Excerpt:
# How does screw not puncture tire?



## LA525iT (Oct 27, 2003)

So I hear this clickety-click driving around the other day and figure it's just a stone in the treads. Park car with wheels turned and notice big fat screw stuck in the front tire between the treads.

Go down to the local Shell station to get it pulled out and plug the hole. Nice guy pulls out the screw and does the "bubble test" thing to test for air leak. Nothing. 

I thank him and go home in disbelief. Two days later, tire still at full pressure. How does a low profile tire (235/45/17) take a big screw right on the middle of its treads not spring a leak when removed???????


----------



## Kaz (Dec 21, 2001)

Short screw? Went in at an angle?


----------



## LA525iT (Oct 27, 2003)

Kaz said:


> Short screw? Went in at an angle?


Bout 1/4-1/2" screw went straight into the face of the tire at 90 degree angle between the treads.


----------



## James (Jun 30, 2004)

LA525iT said:


> Bout 1/4-1/2" screw went straight into the face of the tire at 90 degree angle between the treads.


 I think there is a lot of stuff between the rubber and the air. Seems to be more then 1/2" there...which is more then I would have expected. Perhaps this bladder (I know, it's not really a bladder...) is flexible as well so the screw would puncture the rubber but just push in this other stuff without going through it? :dunno:

http://www.puresportscar.com/specs/AD07-construction.jpg

James.


----------



## Kaz (Dec 21, 2001)

LA525iT said:


> Bout 1/4-1/2" screw went straight into the face of the tire at 90 degree angle between the treads.

Written exercise:
Carry on the forum thread about the screw in the tire, starting right after its final line. The items that come next are separate material and have nothing to do with the thread about the screw in the tire.

Dataset extract:
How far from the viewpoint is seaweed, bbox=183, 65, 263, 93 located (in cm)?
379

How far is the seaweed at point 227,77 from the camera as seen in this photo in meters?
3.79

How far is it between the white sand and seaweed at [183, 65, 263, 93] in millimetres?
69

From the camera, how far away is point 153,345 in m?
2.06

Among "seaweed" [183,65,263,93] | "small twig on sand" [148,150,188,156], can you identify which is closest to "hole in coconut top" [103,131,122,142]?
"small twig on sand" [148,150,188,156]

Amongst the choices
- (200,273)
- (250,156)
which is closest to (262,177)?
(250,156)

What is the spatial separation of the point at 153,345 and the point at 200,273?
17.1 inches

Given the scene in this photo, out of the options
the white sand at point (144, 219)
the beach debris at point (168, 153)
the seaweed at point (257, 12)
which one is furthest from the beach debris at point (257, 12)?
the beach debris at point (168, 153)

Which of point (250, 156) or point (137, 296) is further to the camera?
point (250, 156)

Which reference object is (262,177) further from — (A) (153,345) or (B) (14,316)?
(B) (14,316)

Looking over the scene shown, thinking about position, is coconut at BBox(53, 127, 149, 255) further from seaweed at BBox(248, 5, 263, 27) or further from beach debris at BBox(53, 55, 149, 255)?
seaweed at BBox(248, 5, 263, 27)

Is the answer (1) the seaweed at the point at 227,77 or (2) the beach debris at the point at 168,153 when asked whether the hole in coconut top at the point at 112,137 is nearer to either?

==

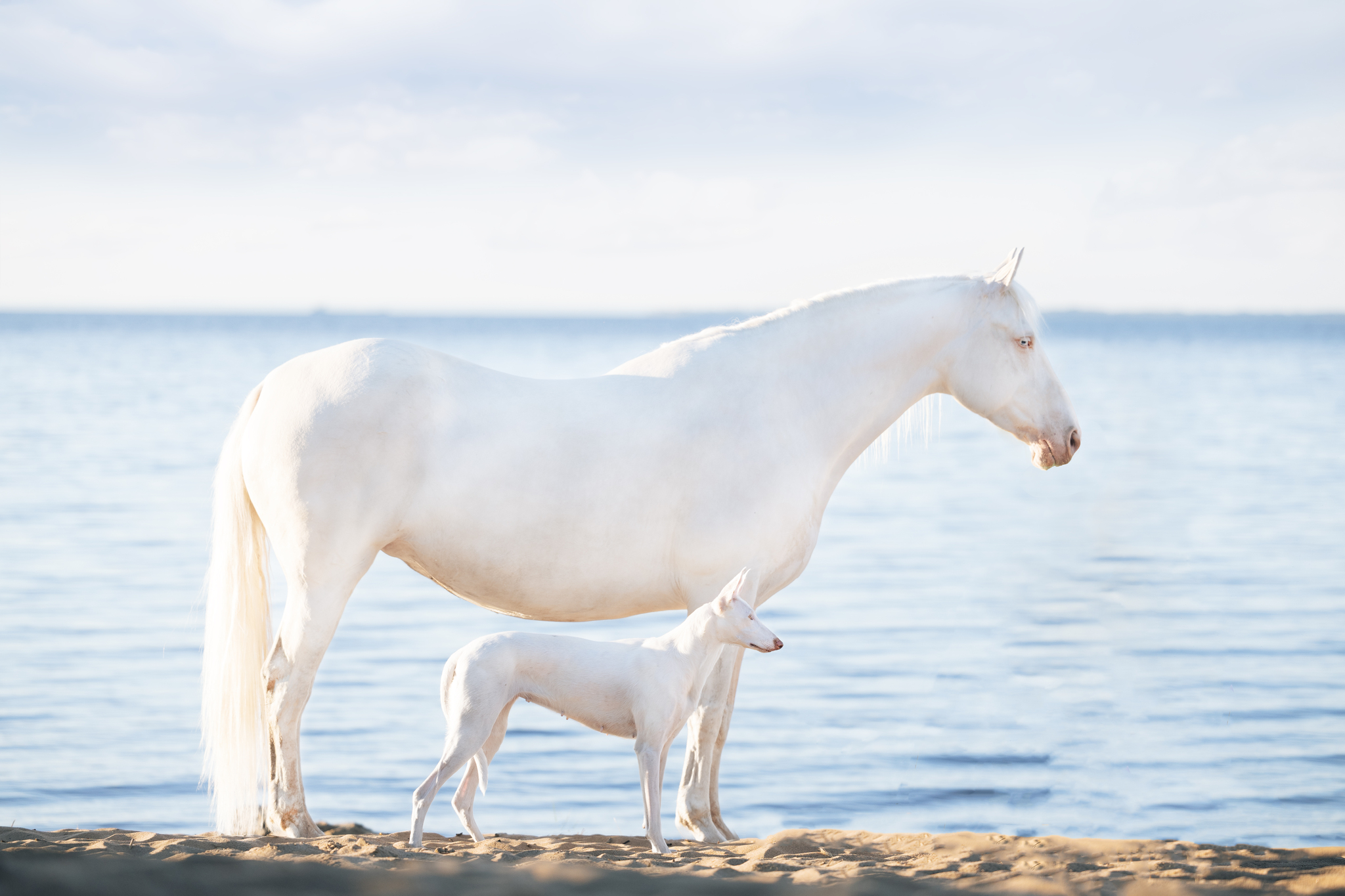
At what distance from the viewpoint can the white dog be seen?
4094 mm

* * *

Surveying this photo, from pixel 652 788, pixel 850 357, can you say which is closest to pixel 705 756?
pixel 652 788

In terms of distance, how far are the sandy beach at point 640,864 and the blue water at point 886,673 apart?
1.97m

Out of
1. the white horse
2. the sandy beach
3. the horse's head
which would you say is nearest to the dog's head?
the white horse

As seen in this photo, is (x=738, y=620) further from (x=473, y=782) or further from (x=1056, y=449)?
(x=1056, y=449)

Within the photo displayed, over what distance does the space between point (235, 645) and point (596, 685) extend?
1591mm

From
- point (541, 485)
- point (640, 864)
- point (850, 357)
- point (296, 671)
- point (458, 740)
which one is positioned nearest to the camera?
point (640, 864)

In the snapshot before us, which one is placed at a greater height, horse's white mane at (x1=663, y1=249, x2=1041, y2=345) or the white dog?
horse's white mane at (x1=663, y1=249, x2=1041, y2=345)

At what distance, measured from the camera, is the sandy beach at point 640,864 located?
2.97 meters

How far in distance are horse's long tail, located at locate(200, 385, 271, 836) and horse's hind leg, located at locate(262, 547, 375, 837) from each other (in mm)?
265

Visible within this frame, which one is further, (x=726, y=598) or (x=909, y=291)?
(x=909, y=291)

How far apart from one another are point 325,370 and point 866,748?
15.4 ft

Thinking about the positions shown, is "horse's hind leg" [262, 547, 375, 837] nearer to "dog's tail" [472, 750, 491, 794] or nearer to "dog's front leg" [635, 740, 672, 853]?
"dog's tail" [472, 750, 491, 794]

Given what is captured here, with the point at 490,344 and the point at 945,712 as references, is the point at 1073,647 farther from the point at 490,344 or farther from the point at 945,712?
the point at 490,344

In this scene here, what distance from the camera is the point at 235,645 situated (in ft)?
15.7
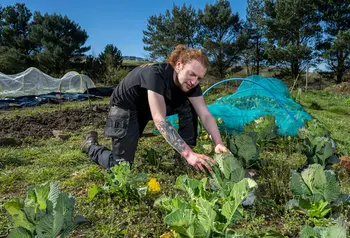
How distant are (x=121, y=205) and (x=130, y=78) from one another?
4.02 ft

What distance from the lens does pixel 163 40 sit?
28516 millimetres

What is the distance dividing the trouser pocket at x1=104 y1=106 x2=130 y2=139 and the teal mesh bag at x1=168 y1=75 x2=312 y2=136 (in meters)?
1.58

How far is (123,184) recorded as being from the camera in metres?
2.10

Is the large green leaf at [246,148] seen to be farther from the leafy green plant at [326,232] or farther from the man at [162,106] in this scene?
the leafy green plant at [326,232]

Solved problem:
Well, a new tire generally has 5/16" of tread, and I'd guess the carcass is another 3/16" thick or so, so even on a worn tire, 1/4" isn't going to go all the way through. And the innermost layer of the carcass probably has a bit of elasticity in it.


----------



## ObD (Dec 29, 2001)

Just lucky and the screw hit one of the steel belts.


----------



## RSPDiver (Jul 14, 2004)

I hate you! I just had to replace a rear Pilot Sport because a screw went in and went into the air chamber by about 1/16 inch!

Seriously though, good for you!


----------



## TeamM3 (Dec 24, 2002)

are you sure the tire guy didn't hypnotize you and then say over and over "the tire will appear full of air, the tire will appear full of air, ..." :dunno:


----------



## Ajax (Feb 1, 2002)

In summary, because your are a lucky, lucky, bastard....


----------



## woohoo (May 29, 2003)

Yeah I got a nail in my Pilot Sports a while ago. It only had a few thousand miles on it too!


----------



## swchang (Oct 5, 2003)

woohoo said:


> Yeah I got a nail in my Pilot Sports a while ago. It only had a few thousand miles on it too!


That's nothing. I hit a pothole less than one month after I got my car. Blew out the sidewall on a less than 1000 mile old tire.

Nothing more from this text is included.